# PC in Belfast Area



## kkh120 (Oct 30, 2006)

Does anyone in the Belfast area use a PC?

Just started using mine and it seems to heat up quite badly which doesnt sound right and I wanted to check with someone who was familar with it.

Hope you can help, Cheers.


----------



## Brisa (Aug 9, 2006)

Yes I have, no access heat from mine. If you want to meet/call round you are more than welcome to have a blast with mine to compare. My runabout needs de swirled anyway and I CBA! lol


----------



## Ruth M (Feb 27, 2006)

mine heats up quite badly, to the point where it gets too hot to touch in places lol


----------



## Lirin (Jun 9, 2008)

Have you checked the obvious- is the fan working, getting enough air, and not obstructed by dust and dirt?
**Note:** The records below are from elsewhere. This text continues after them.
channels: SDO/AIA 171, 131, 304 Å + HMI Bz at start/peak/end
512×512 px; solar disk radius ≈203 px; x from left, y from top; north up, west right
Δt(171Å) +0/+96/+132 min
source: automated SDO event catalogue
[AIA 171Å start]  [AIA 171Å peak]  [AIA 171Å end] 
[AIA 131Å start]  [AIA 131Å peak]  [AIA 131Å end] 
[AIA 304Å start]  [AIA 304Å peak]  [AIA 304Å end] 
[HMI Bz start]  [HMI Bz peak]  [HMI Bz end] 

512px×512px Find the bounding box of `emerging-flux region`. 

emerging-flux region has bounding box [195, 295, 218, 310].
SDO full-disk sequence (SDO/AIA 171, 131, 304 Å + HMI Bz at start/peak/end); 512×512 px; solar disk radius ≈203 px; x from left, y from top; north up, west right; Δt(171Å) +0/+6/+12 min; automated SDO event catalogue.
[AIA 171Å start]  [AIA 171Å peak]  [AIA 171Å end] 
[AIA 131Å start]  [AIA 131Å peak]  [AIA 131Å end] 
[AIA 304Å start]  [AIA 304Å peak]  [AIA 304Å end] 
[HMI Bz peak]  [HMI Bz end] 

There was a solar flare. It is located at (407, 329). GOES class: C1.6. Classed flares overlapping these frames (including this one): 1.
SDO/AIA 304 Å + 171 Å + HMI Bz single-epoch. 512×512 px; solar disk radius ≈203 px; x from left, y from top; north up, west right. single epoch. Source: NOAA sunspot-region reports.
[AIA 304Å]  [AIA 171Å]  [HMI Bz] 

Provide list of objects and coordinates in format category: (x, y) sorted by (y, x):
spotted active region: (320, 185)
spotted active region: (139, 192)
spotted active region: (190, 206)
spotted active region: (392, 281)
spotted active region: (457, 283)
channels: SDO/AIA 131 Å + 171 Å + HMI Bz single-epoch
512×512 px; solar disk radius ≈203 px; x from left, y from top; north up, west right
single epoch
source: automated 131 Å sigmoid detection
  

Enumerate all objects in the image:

Sorry, not meant as cheeky.


----------



## kkh120 (Oct 30, 2006)

Brisa said:


> Yes I have, no access heat from mine. If you want to meet/call round you are more than welcome to have a blast with mine to compare. My runabout needs de swirled anyway and I CBA! lol


That would be great, I'm I bit short of time at the minute so hopefully we could get something arranged. Where abouts are you?

Thanks again.

@Lirin - No probs, not cheeky at all. It was just out of the box. Seems to be getting enough air and certainly clean enough!


----------



## Brisa (Aug 9, 2006)

Im in east belfast. Give me a shout via PM when you fancy having a look at it.


----------



## kkh120 (Oct 30, 2006)

Super job, thanks


----------